彼の物思いは腕から発せられた振動によって破られた。
軽く首を振って回想の残滓を払うと、いつもの彼に戻って腕時計に内蔵された通信機をオンにする。同時に周りに誰もいないことを、目だけ動かして確認する。

「すみませんが、各委員長は速やかに執行部室まで集まってください。」

通信機から聞こえてくるのは、高等部生徒会長にして学園内人気NO,1の男子生徒、そして、彼の父以外で唯一彼を地に伏せさせる力量を持つ男の声だった。
何か考え事をしながらも、彼の足は自然と執行部室に向かっていた。あたかもそれを待ち望んでいたかの如くに………。

「おい、そこのお前。こそこそ隠れて何をしている。」

突然、宝生院委員長が誰何の声を発した。その相手は…………どうやら私のようだ。
先程周囲を見回した時に、私の存在は既に発見されていたのだろう。大分怖い目つきをしてこちらに近づいてくる。少なくとも上機嫌な訳ではないようだ。

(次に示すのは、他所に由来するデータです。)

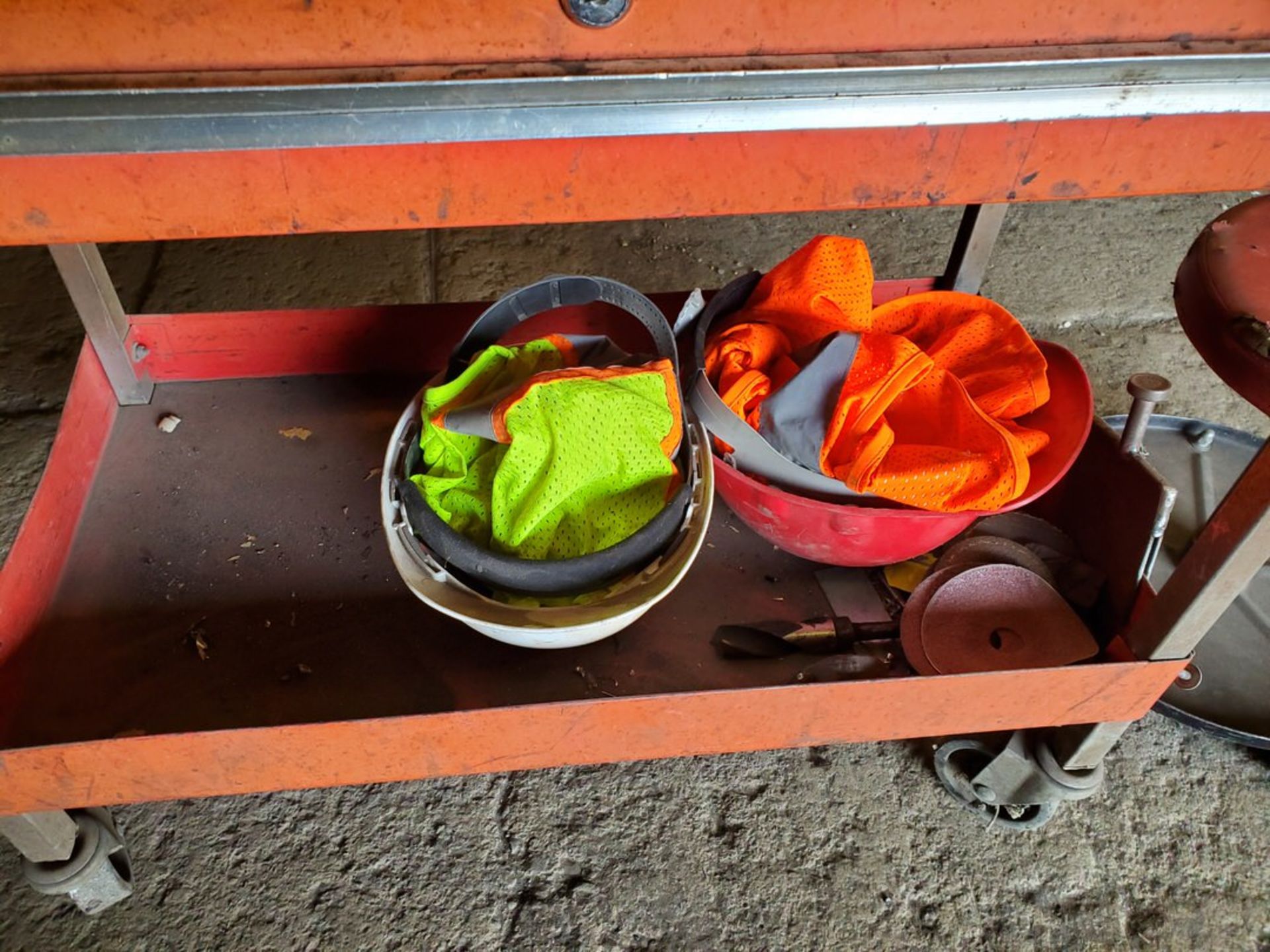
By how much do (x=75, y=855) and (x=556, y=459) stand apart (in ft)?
2.11

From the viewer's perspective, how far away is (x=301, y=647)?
110 cm

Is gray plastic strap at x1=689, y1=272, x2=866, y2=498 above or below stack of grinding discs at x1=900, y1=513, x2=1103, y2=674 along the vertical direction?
above

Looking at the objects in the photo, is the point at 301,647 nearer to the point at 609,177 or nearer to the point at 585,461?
the point at 585,461

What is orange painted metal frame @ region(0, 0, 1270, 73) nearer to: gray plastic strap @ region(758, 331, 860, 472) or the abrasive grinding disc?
gray plastic strap @ region(758, 331, 860, 472)

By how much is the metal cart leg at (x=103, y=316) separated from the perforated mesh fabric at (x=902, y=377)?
711 mm

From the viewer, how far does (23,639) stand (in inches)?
41.7

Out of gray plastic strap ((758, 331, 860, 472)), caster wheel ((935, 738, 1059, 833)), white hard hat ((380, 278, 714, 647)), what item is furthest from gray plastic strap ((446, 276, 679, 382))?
caster wheel ((935, 738, 1059, 833))

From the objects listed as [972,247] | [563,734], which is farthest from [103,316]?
[972,247]

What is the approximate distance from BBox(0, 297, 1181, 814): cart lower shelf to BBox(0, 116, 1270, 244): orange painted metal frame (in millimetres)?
443

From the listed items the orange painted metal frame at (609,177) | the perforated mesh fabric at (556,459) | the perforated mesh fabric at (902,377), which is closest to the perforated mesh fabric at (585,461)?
the perforated mesh fabric at (556,459)

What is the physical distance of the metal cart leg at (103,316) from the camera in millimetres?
1135

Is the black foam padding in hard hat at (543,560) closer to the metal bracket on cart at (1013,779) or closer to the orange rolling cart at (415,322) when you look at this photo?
the orange rolling cart at (415,322)

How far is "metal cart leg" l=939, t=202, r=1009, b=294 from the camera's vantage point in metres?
1.25

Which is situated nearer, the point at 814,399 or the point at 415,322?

名打ての柔術家としても知られる彼から逃げ切る事は至難の業だろうが、私にはこのテープを敬愛する紀家 霞報道委員長に届けるという崇高な使命がある。このような場所で倒れるわけにはいかない。

だが、もし私がこの場から戻ることあたわぬ時は、このテ−プレコ−ダ−を拾った方はどうか報道委員会に届けて欲しい。そして、こう伝えてほしい。

「報道委員会突撃取材班所属、1年A組、大宮 聡は立派に職務をはたした。」と……

「いつまでもブツブツ独り言を言ってないで、質問に答えろ!?」

プツン、ツーーーーーーーーーーーーーーーーーーーー

※「*」で区切られた部分は宗祇の回想であり、この報道委員の取材とは一切関係ありません。